Йост покачал головой.

— В самом деле? — В ее голосе слышалась насмешка.

Йост отвел глаза.

— Это мой ребенок? — спросил он.

— Да, — бесцветным голосом ответила Марианна, — да, это твой ребенок, клянусь тебе.

Прежде чем уйти, она протянула ему руку.

Впоследствии мысль о ребенке не давала ему покоя. Он думал: если бы она сообщила об этом по-другому, если бы это не выглядело уступкой с его стороны, ее победой над ним, то с этим еще можно было бы согласиться. Самые странные мысли посещали его теперь. Любое плодородие отвратительно, думал он. При виде Марианны ощущал тошноту. Представлял себе пеленки и детские крики. Его отвращение к будущему ребенку все возрастало.

Дважды он попытался поговорить с Марианной. Ведь еще не поздно, правда? Ей следует хорошенько подумать. Она ведь может еще пойти к доктору Керстену, который уже один раз…

Но она со смехом перебивала его. Она уже была на приеме у доктора Керстена, и он сделает все, чтобы ребенок появился на свет здоровым.

Теперь любая мелочь могла послужить поводом для серьезной размолвки между ними. Однажды Марианна уронила на пол тарелку. Он заорал на нее, весь дрожа от злости, жилы на лбу вздулись, сжав кулаки, он кричал, указывая на ее живот: она обманула его, это не его ребенок. Но она с такой яростью защищалась от его обвинений, что он опять усомнился в своих подозрениях.

После подобных сцен они сидели друг против друга в изнеможении и отчаянии, вялые, разбитые…

Йост не мог понять, как он до этого докатился.

VIII

Осенние шквалы оголяли остров, унося в море всю пеструю листву. А прибрежные волны плели из нее траурный венок вокруг этого клочка суши. Рыбаки нагружали свои маленькие лодки домашним скарбом. Грузили и то, что было у них из живности — корову, свинью, кур — несмотря на мычание и визг. Люди стали вести себя благоразумнее. Измучившись, они, казалось, забыли, как тяжко им расставаться с островом. Потом беспомощно затарахтели моторы, и маленькая флотилия покинула бухту. Остров остался позади.

Когда, обогнув косу, лодки вышли в открытое море, мужчины и женщины бросили прощальный взгляд на остров. Глаза их были полны слез, и они махали руками тому, кто там остался.

Фридрих Христенсен не ответил на их прощальное приветствие. Сухими глазами смотрел он вслед лодкам.

И вдруг с одной из маленьких лодок в воду плюхнулся какой-то темный шар. И сразу же вынырнул на поверхность. Буян. Его блестящая шерсть намокла и отяжелела. Она тянула его ко дну, ему лишь с трудом удавалось держать голову над водой. Он прерывисто дышал, сердце тяжело билось. Теперь он уже боролся за жизнь. Когда же до него, как во сне, донесся запах земли и родного человека, он устало вытянул лапы.

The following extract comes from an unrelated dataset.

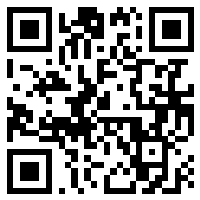 QR Code for bitcoin:3NVkdMEBzNaw2ARNeTMiE6Xon9D7w8EL4X
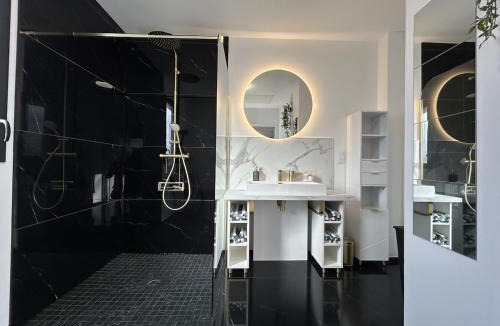 Verton House | Le Cocon d'Opale, maison cosy proche de Berck, 5pers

Фридрих Христенсен вошел в воду, схватил Буяна за загривок и вытащил на берег. Пес, тяжело дыша, мокрым пятном лежал на песке. Рыбак тоже промок до нитки. Буян поднял на него глаза, благодарно и бессильно вильнул хвостом. Христенсен сел на камень и стал ждать, когда Буян сможет подняться на свои дрожащие лапы. Потом они рядышком поплелись наверх, к хижине. За ними тянулся темный мокрый след.

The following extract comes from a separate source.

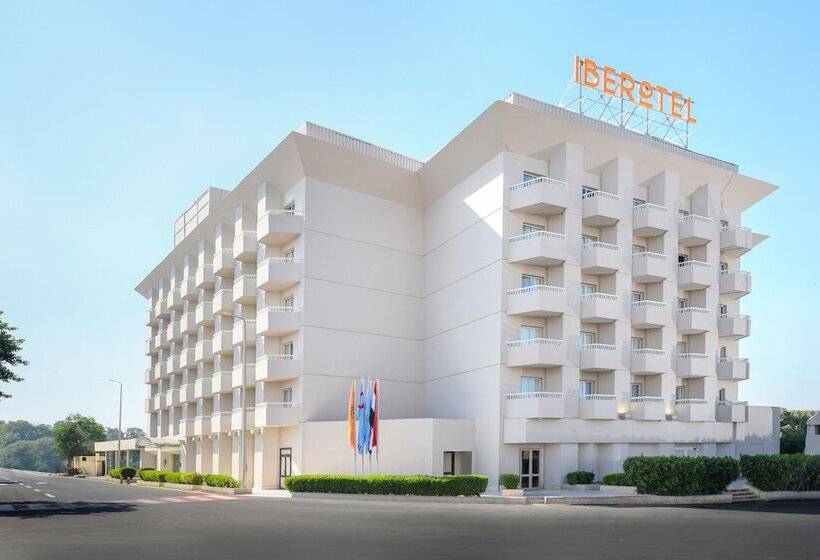 Iberotel Luxor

Через покосившуюся калитку Фридрих Христенсен вошел в сад и оттуда еще разок глянул на море, туда, где люди с Вюста плыли навстречу неведомой судьбе.

Пока они плыли в своих лодках, они чувствовали себя еще дома. Но когда вечером причалили в гавани маленького городка, все переменилось. С тяжелым сердцем выходили люди на причал.

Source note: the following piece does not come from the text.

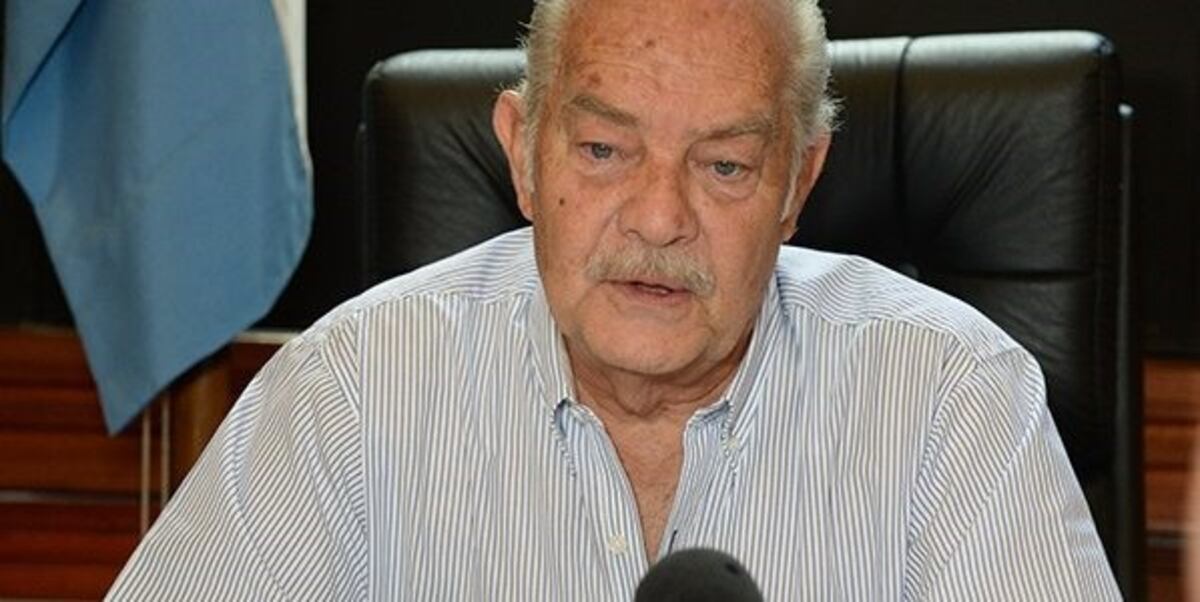 Fernández considera negativa las vueltas de las retenciones a los exportadores\u002E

Только Хюбнер сразу знал, что делать. Издали похожий на грушу, он засеменил по улицам на своих тонких ножках. Дойдя до лестницы, ведущей к дому ландрата, он стал взбираться по ней, перешагивая через две ступеньки. С довольным видом он сообщил: остров очищен. О том, что Фридрих Христенсен остался, он умолчал и, получив свое вознаграждение, счел за благо побыстрее исчезнуть. Жена Фридриха Христенсена из гавани сразу отправилась на квартиру Хайна. Дверь была на замке, и женщина уселась на лестнице, ожидая хозяина. Проснулась она от звука шагов по ступенькам и медленно выпрямилась. Протянув Хайну записку, она сказала:

— Я так уморилась, что, кажется, заснула.

Тыльной стороной ладони она провела по глазам, а потом стряхнула черную пыль с юбки.

— От Христенсена! — воскликнул Хайн, взяв записку. — Но вам не стоило меня дожидаться.

— Должна же я знать, когда вы придете за лодкой, — сурово ответила она. — И поговорить мне с вами надо. Вот я и дожидалась.